• _Required action_
In this exercise, write out the data word for word and leave every image out.

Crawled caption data
==============================

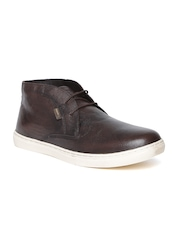 Red Tape Men Coffee Brown Leather Mid-Top Derby Shoes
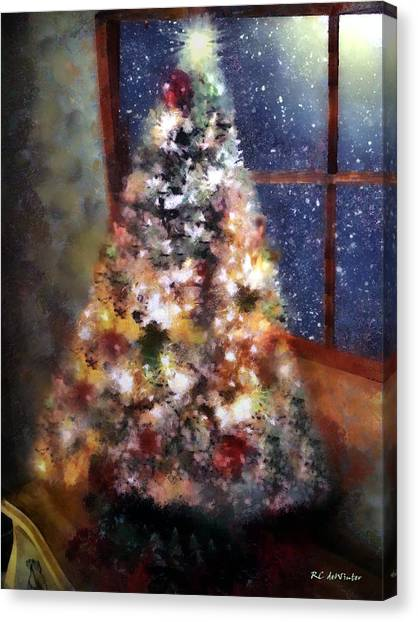 Tabletop Tannenbaum Canvas Print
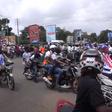 Okada riders swarm Bawumia as he embarks on Accra tour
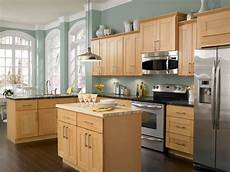 paint color kitchen maple cabinets kitchen paint colors with maple cabinets home furniture design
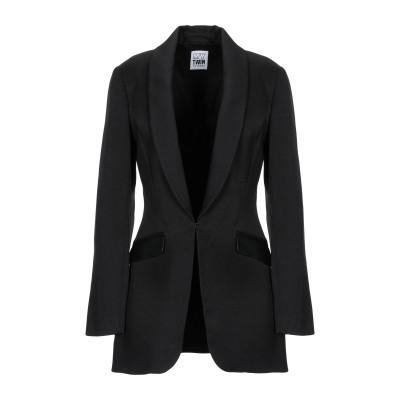 MY TWIN TWINSET テーラードジャケット ブラック M ポリエステル 68% / レーヨン 30% / ポリウレタン 2% テーラードジ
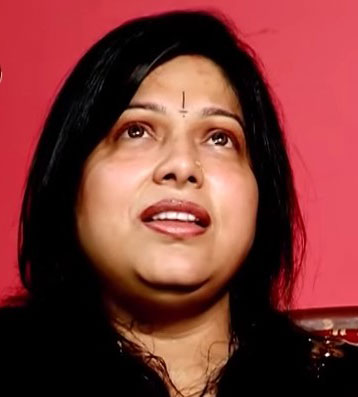 Haritha Jackie Telugu Actress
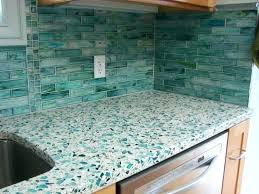 recycled glass countertops cost creative home design impressive glass countertops cost recycled glass countertops cost vs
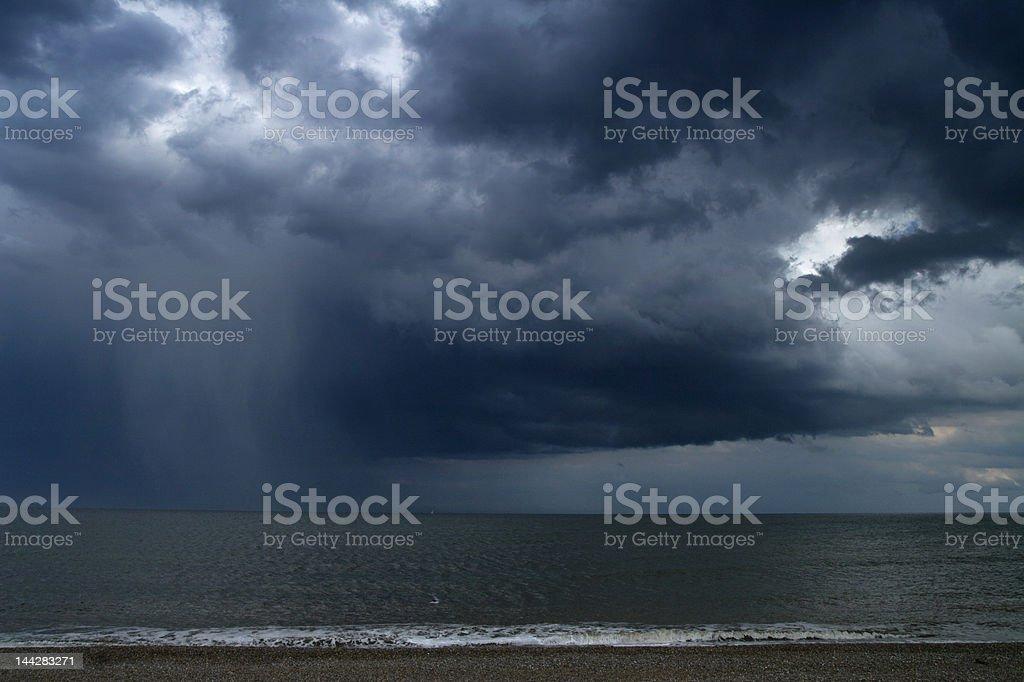 rain over sea stock photo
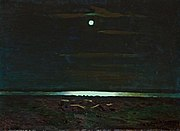 Kuindzhi Moon night at the Dnieper 1898 1908.jpg
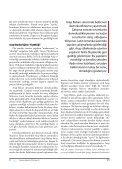 2014714_bulentaras - Page 4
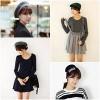 4 kiểu mũ ấn tượng cho mùa lạnh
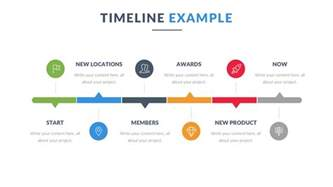 Office Timeline Template by Powerpoint Timeline Template Free Ppt Office Timeline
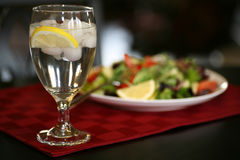 Glass of Ice Water Stock Images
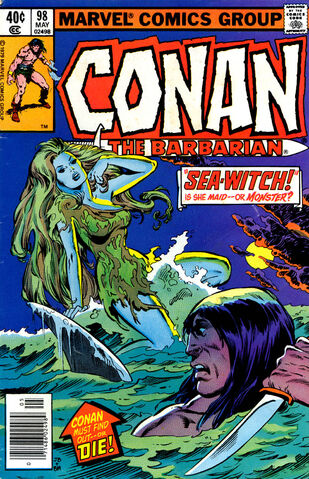 File:Conan the Barbarian Vol 1 98.jpg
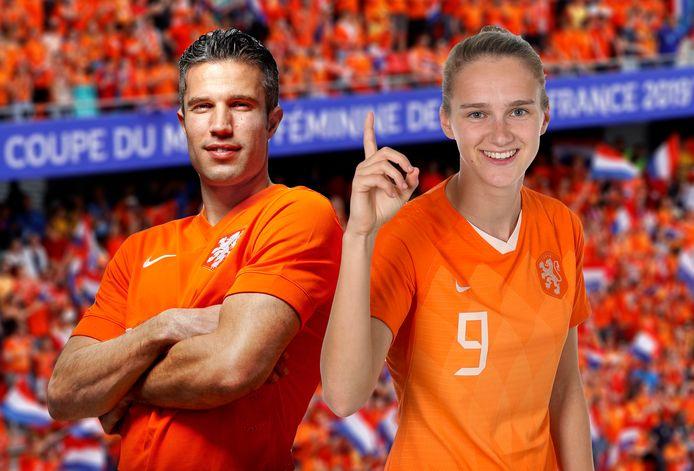Robin van Persie en Vivianne Miedema.
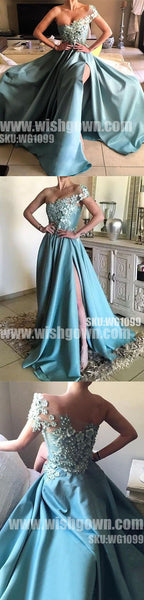 Popular One Shoulder Side Split Elegant Cheap Long Prom Dresses, WG1099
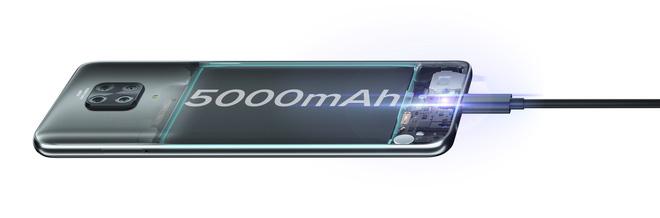 POCO M2 Pro ra mắt: Snapdragon 720G, 4 camera, pin 5000mAh, giá từ 4.3 triệu đồng - Ảnh 2.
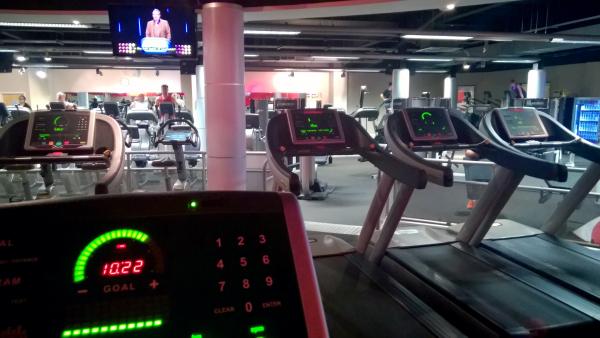 Fitness Update // #FitnessRevolution day 1-5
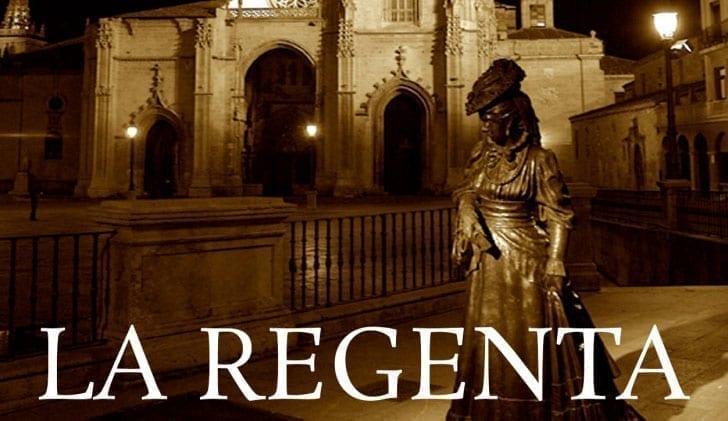 La Regenta, de Clarin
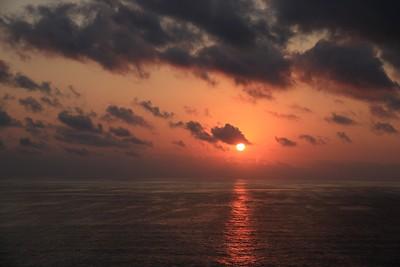 Day at Sea Mar 13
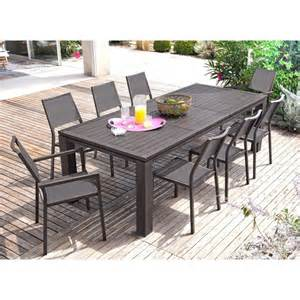 table de jardin extensible fiero en aluminium 180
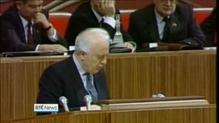 Former Georgian president dies aged 86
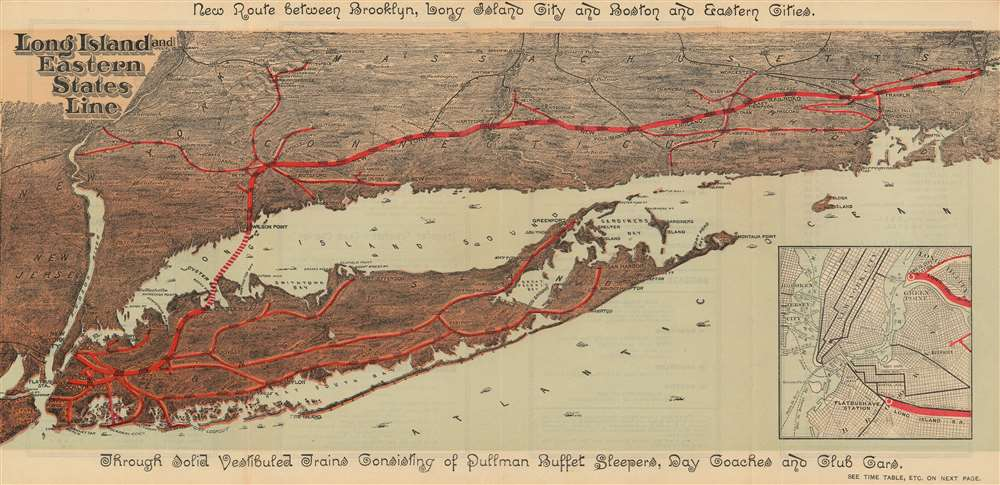 Long Island and Eastern States Line. - Main View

==============================

• _Solution for this problem_
 Red Tape Men Coffee Brown Leather Mid-Top Derby Shoes
 Tabletop Tannenbaum Canvas Print
 Okada riders swarm Bawumia as he embarks on Accra tour
 paint color kitchen maple cabinets kitchen paint colors with maple cabinets home furniture design
 MY TWIN TWINSET テーラードジャケット ブラック M ポリエステル 68% / レーヨン 30% / ポリウレタン 2% テーラードジ
 Haritha Jackie Telugu Actress
 recycled glass countertops cost creative home design impressive glass countertops cost recycled glass countertops cost vs
 rain over sea stock photo
 Kuindzhi Moon night at the Dnieper 1898 1908.jpg
 2014714_bulentaras - Page 4
 4 kiểu mũ ấn tượng cho mùa lạnh
 Office Timeline Template by Powerpoint Timeline Template Free Ppt Office Timeline
 Glass of Ice Water Stock Images
 File:Conan the Barbarian Vol 1 98.jpg
Robin van Persie en Vivianne Miedema.
 Popular One Shoulder Side Split Elegant Cheap Long Prom Dresses, WG1099
 POCO M2 Pro ra mắt: Snapdragon 720G, 4 camera, pin 5000mAh, giá từ 4.3 triệu đồng - Ảnh 2.
 Fitness Update // #FitnessRevolution day 1-5
 La Regenta, de Clarin
 Day at Sea Mar 13
 table de jardin extensible fiero en aluminium 180
 Former Georgian president dies aged 86
 Long Island and Eastern States Line. - Main View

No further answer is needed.